Direct interaction with bacteria has also been shown to cause platelet activation and the platelets can actually trap bacteria in a web of activated platelets. Sepsis can also cause other issues in which platelets are destroyed and broken apart. Patients with severe thrombocytopenia in the setting of sepsis have a worse prognosis than those who do not, generally.

TTP


Thrombotic Thrombocytopenic Purpura -- a severe disease in which platelets are used up and form clots throughout the body as well as "purpura", purple rash-like spots on the skin that are the result of bleeding from small vessels.

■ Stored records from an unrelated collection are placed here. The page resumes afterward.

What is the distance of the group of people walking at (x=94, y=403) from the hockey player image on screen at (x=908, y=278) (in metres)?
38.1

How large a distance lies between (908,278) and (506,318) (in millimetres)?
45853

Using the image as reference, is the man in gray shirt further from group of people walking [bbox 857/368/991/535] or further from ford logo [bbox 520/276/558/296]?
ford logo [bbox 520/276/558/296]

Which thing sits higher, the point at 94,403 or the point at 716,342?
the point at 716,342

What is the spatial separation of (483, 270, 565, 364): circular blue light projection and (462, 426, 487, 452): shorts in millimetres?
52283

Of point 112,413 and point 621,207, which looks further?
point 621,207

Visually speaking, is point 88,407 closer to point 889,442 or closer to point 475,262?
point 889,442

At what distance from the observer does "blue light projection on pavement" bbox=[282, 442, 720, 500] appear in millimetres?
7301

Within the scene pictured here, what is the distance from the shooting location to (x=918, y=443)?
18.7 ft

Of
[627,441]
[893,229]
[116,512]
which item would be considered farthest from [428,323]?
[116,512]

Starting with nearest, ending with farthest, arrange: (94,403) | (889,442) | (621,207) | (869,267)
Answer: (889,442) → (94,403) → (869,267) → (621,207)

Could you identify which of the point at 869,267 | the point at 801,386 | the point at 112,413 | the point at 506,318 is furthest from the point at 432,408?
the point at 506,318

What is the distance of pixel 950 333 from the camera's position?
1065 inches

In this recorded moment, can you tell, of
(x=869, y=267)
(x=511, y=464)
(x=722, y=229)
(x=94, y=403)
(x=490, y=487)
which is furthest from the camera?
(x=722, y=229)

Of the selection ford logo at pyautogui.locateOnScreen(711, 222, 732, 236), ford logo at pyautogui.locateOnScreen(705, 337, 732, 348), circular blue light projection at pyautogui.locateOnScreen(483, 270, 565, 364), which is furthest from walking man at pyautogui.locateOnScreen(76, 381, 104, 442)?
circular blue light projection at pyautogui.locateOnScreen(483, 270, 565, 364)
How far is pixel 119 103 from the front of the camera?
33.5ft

The clots can then travel through the body causing organ damage or even death in blood flow is severely impacted. TTP is generally acquired and is usually autoimmune based, though it can be triggered by medications, pregnancy, infections, etc. Some cases of TTP have unknown etiologies or causes/triggers.

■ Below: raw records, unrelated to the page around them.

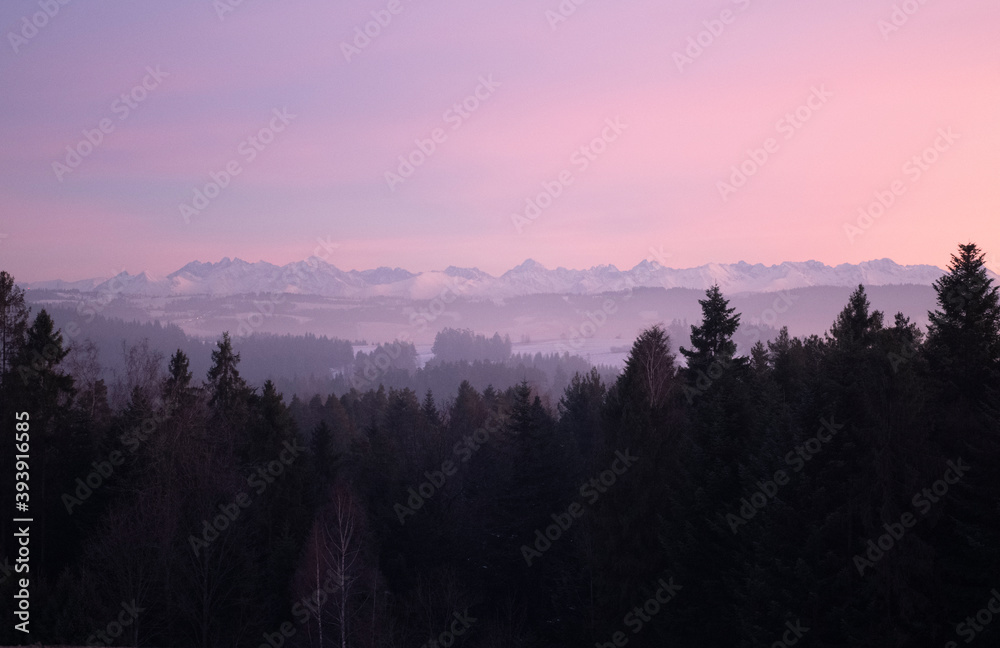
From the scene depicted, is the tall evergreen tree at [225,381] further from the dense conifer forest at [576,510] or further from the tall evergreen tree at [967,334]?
the tall evergreen tree at [967,334]

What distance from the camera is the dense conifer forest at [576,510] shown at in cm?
1781

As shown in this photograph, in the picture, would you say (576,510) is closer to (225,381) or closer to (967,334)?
(967,334)

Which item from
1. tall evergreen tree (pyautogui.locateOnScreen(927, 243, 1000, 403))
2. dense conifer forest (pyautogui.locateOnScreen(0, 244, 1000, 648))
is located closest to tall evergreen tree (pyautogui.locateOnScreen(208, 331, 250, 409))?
dense conifer forest (pyautogui.locateOnScreen(0, 244, 1000, 648))

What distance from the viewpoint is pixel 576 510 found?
110ft

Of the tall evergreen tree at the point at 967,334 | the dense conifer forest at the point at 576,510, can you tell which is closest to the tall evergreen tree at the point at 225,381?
the dense conifer forest at the point at 576,510

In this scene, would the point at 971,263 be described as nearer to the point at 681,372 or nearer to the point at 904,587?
the point at 904,587

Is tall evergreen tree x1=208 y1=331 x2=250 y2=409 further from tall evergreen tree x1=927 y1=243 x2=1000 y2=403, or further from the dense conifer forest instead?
tall evergreen tree x1=927 y1=243 x2=1000 y2=403

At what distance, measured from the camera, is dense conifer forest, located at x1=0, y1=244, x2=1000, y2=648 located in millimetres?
17812

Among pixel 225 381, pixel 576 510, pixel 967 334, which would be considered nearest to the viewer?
pixel 967 334

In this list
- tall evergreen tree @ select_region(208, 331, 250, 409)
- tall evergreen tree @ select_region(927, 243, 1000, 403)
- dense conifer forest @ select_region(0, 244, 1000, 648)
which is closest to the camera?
dense conifer forest @ select_region(0, 244, 1000, 648)

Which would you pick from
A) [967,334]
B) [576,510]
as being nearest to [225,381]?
[576,510]

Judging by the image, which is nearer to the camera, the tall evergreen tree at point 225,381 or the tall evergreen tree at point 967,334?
the tall evergreen tree at point 967,334

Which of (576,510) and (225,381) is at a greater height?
(225,381)

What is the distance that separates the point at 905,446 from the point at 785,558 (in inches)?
177
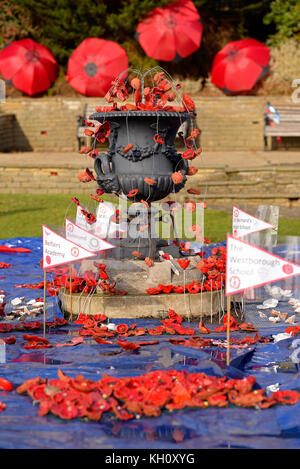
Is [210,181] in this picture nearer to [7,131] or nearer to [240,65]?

In autoimmune TTP, an antibody forms against a protein complex that helps to break down large platelet complexes from forming in the blood. The antibody essentially disables this protein complex, allowing platelets to be used up and form more and larger clots throughout the body. However, if you do have TTP, it usually NOT RECOMMENDED to transfuse platelets in TTP patients. This is because any additional platelets added to circulation would likely contribute to additional clots throughout the body.

The underlying cause must be determined first. Many patients with autoimmune TTP will undergo plasma exchange therapy which is a form of apheresis, which replaces the patients plasma will donor plasma. This allows causative antibody to be removed from circulation and allow platelets
 to start to function normally. 


ITP


Immune (or Idiopathic) Thrombocytopenic Purpura. Somewhat similar to TTP, but in ITP there is generally an antibody towards the platelet, or a part of the platelet itself. An antibody attaching to the to platelet signals it for destruction and the body clears the platelets out of circulation unable to be used. Platelet transfusion is not always recommended in ITP, because they will simply be destroyed by the antibodies once transfused. In emergency situations when spontaneous bleeding is likely, platelets may be transfused. It makes more sense to try to suppress the antibody's activity to restore platelet counts. 

Lupus

 
Lupus is a systemic autoimmune disorder caused by autoantibodies towards numerous different possible sites throughout the body. In some Lupus patients, they may develop an autoantibody towards platelets, causing a lowered count. Additionally, some medications given to help with Lupus symptoms, may in turn suppress platelet production as well. 


Bernard–Soulier syndrome

A genetic mutation characterized by unusually large platelets within the blood. This mutation causes platelets to lose their ability to adhere to the site of injury. Thrombocytopenia is common with this condition. Other conditions similar to BSS causing large platelets and lowered counts include May-Hegglin anomaly and Medich syndrome.
 

Other Conditions


Patients may also be transfused if they have a normal PLT count but have conditions in which they have dysfunctional platelets, leading them to have a bleeding tendency. Some conditions in this category include Glanzmann thrombasthenia and Chediak-Higashi syndrome. Patient regularly taking aspirin will also sometimes have impaired clotting due to aspirins anti-platelet effect. Patient's with dysfunctional platelet disorders that maintain a normal PLT count usually will not require regular transfusions, but may in the setting of a bleed, trauma, or other emergencies.  

This is by no means an exhaustive list. There are many reasons for thrombocytopenia and thus many indications for transfusion!